Decorreram vários meses, talvez mais de um ano. E hoje aparece-me a velhota outra vez. Eu não gosto de receber ninguém, mas estava com uma certa curiosidade. Mandei-a entrar. Tinha esperado por mim toda a tarde, sentada na sala de audiências. Entrou a sorrir e pousou a giga que levava, na minha secretária. – «Então, – perguntei – eles deixaram de lhe chegar?» Ela respondeu: – «Sim, meu senhor; agora são meus amigos; até me deram esta blusa que trago». – «Ainda bem – disse eu; – Você agora já pode morrer descansada. Mas, se houver qualquer coisa, venha cá». – «Não, meu senhor; não há mais nada. A minha filha pediu-me perdão e eu perdoei-lhe, porque é minha filha. A culpa não é dela, não». Depois desta conversa, eu disse-lhe: – «Pronto, foi bom assim. Vá com Deus». Nessa altura, ela soltou uma espécie de gargalhadinha, abriu a tampa do gigo e que vejo eu? Calcula, uma franga, uma franga no meu gabinete com a cabeça de fora, a cacarejar. Fiquei parvo e ela disse então: – «Trago-lhe aqui esta pitinha. Foi criada por mim, desde que saiu do ovo. É muito limpinha; não tem qualquer doença. Fui eu que a criei».

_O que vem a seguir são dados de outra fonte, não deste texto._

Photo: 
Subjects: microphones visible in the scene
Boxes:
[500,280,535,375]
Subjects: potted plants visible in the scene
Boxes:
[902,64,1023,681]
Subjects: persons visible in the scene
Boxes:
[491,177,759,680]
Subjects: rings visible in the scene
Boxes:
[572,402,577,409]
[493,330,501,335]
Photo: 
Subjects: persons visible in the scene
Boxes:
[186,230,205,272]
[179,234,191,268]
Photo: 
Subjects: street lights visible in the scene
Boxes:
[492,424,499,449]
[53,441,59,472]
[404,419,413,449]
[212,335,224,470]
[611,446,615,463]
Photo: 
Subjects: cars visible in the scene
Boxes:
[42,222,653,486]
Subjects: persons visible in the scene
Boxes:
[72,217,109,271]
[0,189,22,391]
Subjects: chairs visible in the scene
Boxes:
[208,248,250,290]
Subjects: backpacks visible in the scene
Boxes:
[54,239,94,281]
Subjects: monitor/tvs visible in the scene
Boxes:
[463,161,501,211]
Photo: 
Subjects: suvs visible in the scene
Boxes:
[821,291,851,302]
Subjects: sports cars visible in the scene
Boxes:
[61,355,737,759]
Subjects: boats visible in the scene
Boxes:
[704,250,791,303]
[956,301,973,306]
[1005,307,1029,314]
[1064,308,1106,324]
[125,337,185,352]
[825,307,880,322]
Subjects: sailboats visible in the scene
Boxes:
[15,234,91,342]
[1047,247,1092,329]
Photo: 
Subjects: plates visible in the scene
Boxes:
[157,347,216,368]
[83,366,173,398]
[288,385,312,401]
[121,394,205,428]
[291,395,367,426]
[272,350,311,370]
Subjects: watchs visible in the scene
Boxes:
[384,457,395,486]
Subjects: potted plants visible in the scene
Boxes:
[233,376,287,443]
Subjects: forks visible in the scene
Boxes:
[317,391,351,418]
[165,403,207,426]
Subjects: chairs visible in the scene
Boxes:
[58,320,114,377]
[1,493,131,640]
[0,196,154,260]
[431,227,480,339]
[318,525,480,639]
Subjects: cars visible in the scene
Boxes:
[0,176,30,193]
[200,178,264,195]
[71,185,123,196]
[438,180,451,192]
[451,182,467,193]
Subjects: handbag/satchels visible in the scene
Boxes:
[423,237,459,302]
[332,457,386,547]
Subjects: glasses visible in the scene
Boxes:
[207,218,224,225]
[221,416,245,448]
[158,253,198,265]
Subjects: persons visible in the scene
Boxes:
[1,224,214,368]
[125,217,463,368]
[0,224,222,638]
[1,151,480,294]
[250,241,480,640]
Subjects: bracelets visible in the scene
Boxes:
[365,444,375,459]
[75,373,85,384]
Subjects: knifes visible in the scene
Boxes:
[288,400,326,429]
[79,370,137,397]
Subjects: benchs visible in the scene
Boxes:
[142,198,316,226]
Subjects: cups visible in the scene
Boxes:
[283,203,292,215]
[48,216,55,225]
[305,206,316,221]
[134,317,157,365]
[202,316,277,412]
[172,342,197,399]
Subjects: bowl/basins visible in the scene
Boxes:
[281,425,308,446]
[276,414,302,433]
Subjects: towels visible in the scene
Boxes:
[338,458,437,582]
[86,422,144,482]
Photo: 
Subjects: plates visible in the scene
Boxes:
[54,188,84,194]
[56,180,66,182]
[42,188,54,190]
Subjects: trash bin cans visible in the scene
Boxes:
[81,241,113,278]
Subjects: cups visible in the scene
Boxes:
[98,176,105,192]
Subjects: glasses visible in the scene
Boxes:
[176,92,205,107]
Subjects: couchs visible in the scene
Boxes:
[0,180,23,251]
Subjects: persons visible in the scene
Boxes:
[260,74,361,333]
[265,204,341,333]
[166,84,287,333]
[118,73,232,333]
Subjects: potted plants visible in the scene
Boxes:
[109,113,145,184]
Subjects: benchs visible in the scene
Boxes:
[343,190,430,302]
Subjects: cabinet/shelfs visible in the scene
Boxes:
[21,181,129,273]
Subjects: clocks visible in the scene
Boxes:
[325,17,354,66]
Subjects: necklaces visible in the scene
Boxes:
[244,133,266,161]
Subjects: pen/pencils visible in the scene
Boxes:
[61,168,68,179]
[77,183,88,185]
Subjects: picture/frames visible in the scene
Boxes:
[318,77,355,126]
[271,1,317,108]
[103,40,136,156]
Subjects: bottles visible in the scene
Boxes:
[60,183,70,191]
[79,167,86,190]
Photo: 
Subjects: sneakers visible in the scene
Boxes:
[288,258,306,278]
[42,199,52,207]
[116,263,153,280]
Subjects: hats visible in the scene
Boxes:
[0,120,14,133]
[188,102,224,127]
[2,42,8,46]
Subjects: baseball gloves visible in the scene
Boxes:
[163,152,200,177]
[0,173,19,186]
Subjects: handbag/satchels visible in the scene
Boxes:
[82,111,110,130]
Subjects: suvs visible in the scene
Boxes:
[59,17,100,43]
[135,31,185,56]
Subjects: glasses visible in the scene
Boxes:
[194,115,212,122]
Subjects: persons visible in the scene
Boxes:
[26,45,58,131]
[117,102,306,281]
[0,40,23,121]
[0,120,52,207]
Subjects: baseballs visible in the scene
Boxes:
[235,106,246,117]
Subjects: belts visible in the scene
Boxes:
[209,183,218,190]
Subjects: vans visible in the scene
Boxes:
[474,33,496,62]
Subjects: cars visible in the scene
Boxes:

– Essa é inédita, – exclamou o Pedras. – Já estou a ver: correste com ela.
– Que havia de fazer? Já pensaste numa situação destas? O que podia eu fazer? Levar o frango para casa, debaixo do sobretudo?
– Ofendeste a mulher e dessa gente não é que vem o perigo. Devemos guardar-nos é dos de cima.
– Mas então diz lá, o que ia eu fazer da «pitinha», como ela dizia?
– Atirava-la ao rio, pá, quando a velha saísse.
– Rai's parta esta vida! – lamentou-se o Prado.
– A coisa é realmente original.
– Sabes o que mais me custou? Foi ouvi-la dizer e a lamentar-se: «porque eu sou pobre, porque o senhor não aceita a pitinha porque... é por ser pouquinho, não é?». Foi uma autêntica batalha. A franga soltou-se, esvoaçou, cagou-me nos processos. E a mulher a teimar comigo. Não compreendia que eu não aceitasse. Aí irritei-me: – «Ponha-se já fora da porta!»
– Fizeste mal. Essa foi a menor ofensa que ela te pôde fazer. Não compreendeu verdadeiramente o motivo da tua recusa. Se ela tivesse entendido, talvez tivesse dó de ti.
– Que estás para aí a dizer?
– Olha, menino, – voltou o Pedras, e tremeu-lhe o lábio inferior; – o que tu recusaste não foi a pitinha da velhota. Agiste por medo.
– Medo de quê?
– Do que pudessem pensar de ti. Ao mesmo tempo satisfizeste uma necessidade que todos sentimos, continuamente: mostrar a nós próprios e aos outros o que não somos na realidade.
– Lá estás tu com as tuas subtilezas.
– O nosso povo sabe muito bem que os poderosos se aplacam com ofertas. Para eles, tudo o que é bom acontece por milagre.
– É necessário educá-los.
– Vivemos aterrados com o peso do nosso poder, que aliás não tem justificação.
– Enganas-te. Vivo tranquilo; perfeitamente tranquilo com a minha consciência.
– Nesse caso, és um anormal, a pedir exame psiquiátrico.
– Tu é que andas a exigi-lo, há muito, – rematou o Prado, enfurecido. – Deixas-me em casa?
O Pedras accionou o motor e ligou a luz.
– Claro que te deixo em casa, menino. Vamos lá. – E arrancou.
– Queria ver-te na minha situação, – voltou o Prado, já depois de percorrida uma boa distância, em silêncio.
– Mas tu não andaste bem.
– Que querias que eu fizesse? Diz lá, raio!
– Ofendeste a velha.
– E então?
– Foste longe de mais.
– Se não tinha outra saída...
– Podias ter-lhe explicado.
– Tu próprio disseste que o povo não compreende.
– Não devias irritar-te. Mas acabou-se. Cá estás. Cumprimentos em casa.